**INPUT**
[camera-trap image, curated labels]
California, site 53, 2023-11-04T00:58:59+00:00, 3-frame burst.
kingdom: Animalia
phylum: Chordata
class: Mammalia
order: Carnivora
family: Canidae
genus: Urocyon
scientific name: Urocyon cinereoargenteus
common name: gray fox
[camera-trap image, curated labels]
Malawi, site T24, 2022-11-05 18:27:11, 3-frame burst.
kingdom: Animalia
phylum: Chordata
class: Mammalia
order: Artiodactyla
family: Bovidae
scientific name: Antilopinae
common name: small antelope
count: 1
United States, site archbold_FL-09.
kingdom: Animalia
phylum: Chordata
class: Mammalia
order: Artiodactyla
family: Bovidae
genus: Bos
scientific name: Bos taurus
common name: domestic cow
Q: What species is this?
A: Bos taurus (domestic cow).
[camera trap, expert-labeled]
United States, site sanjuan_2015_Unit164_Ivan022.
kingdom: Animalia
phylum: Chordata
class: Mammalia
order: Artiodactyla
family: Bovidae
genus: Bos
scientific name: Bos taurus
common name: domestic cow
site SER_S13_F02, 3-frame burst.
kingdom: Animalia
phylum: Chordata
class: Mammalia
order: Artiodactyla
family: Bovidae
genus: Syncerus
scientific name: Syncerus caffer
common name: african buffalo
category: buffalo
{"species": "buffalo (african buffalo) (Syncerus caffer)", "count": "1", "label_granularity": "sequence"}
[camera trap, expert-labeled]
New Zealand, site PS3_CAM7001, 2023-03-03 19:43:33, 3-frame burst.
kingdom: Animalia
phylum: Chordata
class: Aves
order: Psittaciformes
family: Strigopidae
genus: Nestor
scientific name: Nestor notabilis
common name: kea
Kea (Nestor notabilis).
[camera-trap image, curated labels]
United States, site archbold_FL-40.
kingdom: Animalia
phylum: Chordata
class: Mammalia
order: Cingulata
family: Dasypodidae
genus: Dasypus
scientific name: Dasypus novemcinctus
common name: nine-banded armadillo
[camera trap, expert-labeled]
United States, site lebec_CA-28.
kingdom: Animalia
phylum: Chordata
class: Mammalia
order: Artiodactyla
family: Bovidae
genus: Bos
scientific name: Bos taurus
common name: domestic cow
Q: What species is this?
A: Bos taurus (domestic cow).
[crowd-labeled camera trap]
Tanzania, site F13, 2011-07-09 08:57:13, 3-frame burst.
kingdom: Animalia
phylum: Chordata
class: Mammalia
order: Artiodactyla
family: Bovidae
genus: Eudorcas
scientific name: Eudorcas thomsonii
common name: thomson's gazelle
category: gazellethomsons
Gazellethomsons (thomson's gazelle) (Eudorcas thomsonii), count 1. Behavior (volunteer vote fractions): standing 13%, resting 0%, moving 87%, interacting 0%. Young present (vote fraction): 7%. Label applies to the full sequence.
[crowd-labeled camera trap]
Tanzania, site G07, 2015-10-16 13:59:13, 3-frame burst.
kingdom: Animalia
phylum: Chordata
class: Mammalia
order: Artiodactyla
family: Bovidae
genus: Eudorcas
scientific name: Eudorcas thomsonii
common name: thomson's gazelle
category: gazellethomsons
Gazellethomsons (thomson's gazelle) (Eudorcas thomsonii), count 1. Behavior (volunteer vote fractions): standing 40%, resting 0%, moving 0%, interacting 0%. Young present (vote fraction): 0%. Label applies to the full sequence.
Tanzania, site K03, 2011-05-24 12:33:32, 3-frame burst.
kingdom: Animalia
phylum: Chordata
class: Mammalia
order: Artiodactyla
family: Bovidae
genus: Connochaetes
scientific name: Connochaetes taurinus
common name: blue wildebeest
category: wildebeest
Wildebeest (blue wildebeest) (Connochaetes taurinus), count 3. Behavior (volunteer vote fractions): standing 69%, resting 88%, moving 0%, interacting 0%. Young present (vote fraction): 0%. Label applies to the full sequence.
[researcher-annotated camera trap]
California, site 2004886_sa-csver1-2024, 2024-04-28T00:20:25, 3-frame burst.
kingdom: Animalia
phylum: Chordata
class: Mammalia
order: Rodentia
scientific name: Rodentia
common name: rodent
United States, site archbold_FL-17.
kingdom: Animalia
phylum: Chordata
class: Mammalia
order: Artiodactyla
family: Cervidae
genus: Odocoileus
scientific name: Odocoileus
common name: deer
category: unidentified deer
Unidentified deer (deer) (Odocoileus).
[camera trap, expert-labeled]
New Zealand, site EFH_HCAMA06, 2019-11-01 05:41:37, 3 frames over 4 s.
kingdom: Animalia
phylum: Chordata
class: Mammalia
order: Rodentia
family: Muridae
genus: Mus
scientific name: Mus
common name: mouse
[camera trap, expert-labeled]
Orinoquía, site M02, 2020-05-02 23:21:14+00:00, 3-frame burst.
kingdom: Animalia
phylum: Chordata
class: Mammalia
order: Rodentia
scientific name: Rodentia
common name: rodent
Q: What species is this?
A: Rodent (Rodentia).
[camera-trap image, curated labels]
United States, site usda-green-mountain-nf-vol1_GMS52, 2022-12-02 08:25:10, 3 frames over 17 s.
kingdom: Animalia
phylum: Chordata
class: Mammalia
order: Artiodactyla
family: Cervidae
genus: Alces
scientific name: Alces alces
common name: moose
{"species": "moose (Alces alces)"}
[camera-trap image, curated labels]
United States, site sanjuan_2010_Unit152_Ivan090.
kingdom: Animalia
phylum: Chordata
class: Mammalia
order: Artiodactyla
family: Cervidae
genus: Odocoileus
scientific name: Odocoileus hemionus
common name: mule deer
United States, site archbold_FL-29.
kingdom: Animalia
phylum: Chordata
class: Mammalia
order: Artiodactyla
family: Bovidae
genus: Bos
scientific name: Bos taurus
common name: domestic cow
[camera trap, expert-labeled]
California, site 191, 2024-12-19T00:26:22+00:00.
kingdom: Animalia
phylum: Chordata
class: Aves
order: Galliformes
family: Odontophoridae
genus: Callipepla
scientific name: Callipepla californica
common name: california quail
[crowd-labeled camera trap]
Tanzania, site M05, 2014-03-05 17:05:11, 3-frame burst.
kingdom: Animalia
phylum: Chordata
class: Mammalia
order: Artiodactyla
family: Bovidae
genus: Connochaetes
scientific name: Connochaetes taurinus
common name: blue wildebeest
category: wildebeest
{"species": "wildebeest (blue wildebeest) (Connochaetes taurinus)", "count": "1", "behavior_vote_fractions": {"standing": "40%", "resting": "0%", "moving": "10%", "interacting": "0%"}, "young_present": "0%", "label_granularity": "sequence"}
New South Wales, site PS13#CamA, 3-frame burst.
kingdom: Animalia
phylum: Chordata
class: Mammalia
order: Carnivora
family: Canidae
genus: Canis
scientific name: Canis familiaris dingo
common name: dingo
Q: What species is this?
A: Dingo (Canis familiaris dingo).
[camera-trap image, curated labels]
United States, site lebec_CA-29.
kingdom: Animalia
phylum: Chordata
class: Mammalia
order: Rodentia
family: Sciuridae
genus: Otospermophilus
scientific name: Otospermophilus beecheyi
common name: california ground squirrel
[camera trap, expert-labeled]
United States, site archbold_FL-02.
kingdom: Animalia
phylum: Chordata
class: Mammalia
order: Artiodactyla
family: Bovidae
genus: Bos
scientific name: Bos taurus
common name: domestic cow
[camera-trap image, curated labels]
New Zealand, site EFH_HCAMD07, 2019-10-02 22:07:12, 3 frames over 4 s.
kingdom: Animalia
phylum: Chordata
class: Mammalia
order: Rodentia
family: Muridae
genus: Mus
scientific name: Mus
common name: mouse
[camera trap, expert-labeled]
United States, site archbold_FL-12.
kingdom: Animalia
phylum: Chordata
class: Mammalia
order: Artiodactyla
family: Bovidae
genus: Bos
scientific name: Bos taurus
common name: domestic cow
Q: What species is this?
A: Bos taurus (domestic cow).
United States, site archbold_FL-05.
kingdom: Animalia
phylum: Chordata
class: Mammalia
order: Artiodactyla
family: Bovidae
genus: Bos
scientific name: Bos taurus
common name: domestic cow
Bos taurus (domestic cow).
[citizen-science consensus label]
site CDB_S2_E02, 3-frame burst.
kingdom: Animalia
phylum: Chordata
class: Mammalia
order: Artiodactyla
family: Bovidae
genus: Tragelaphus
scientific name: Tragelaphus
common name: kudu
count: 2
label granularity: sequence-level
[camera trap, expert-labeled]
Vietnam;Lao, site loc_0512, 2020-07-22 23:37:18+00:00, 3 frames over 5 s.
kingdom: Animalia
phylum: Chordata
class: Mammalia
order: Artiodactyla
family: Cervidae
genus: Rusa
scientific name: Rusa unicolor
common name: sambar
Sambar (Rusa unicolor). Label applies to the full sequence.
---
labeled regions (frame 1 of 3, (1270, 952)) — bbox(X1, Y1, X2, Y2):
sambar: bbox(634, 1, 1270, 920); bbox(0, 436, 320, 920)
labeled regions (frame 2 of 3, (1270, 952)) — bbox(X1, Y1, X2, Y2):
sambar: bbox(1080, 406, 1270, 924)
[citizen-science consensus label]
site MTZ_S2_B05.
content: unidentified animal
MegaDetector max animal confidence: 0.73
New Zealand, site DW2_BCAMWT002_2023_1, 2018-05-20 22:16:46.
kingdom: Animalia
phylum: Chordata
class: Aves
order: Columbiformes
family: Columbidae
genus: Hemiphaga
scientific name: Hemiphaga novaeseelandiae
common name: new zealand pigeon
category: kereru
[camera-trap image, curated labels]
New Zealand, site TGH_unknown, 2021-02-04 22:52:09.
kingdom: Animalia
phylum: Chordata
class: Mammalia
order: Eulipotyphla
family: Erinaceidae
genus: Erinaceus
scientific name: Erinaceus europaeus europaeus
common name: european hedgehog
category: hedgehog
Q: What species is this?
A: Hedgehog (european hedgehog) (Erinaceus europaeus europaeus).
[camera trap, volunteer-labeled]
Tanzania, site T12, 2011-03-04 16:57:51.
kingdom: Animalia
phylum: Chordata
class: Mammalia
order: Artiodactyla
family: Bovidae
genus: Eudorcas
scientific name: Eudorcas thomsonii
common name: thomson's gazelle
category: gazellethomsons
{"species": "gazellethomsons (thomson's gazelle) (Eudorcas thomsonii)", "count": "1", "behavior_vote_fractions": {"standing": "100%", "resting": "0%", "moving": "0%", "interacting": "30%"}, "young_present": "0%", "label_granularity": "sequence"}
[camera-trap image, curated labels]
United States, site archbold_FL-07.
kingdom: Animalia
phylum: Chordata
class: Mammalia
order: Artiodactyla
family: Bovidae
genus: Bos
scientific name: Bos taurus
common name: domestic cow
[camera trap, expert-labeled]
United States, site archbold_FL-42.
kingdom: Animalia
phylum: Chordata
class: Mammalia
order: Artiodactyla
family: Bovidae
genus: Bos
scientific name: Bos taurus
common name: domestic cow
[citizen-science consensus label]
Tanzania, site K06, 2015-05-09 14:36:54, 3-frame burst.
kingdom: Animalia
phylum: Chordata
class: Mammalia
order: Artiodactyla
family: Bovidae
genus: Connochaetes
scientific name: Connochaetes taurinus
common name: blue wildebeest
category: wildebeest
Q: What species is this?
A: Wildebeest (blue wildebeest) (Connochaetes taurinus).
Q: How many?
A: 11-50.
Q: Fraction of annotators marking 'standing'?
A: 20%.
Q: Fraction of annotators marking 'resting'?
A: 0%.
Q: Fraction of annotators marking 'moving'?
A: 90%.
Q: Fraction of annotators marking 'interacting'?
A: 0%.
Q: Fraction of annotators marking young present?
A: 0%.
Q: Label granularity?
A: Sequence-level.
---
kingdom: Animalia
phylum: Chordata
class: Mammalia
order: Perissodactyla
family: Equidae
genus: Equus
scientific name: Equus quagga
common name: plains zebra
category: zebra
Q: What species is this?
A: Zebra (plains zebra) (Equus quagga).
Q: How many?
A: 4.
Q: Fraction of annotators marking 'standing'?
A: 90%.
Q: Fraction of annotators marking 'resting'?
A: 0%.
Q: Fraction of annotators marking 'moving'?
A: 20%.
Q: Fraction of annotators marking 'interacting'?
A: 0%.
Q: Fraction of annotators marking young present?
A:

**PROBLEM DESCRIPTION**
What lines of the data include the word "Tanzania"? Copy each of them.

**ANSWER AREA**
Tanzania, site F13, 2011-07-09 08:57:13, 3-frame burst.
Tanzania, site G07, 2015-10-16 13:59:13, 3-frame burst.
Tanzania, site K03, 2011-05-24 12:33:32, 3-frame burst.
Tanzania, site M05, 2014-03-05 17:05:11, 3-frame burst.
Tanzania, site T12, 2011-03-04 16:57:51.
Tanzania, site K06, 2015-05-09 14:36:54, 3-frame burst.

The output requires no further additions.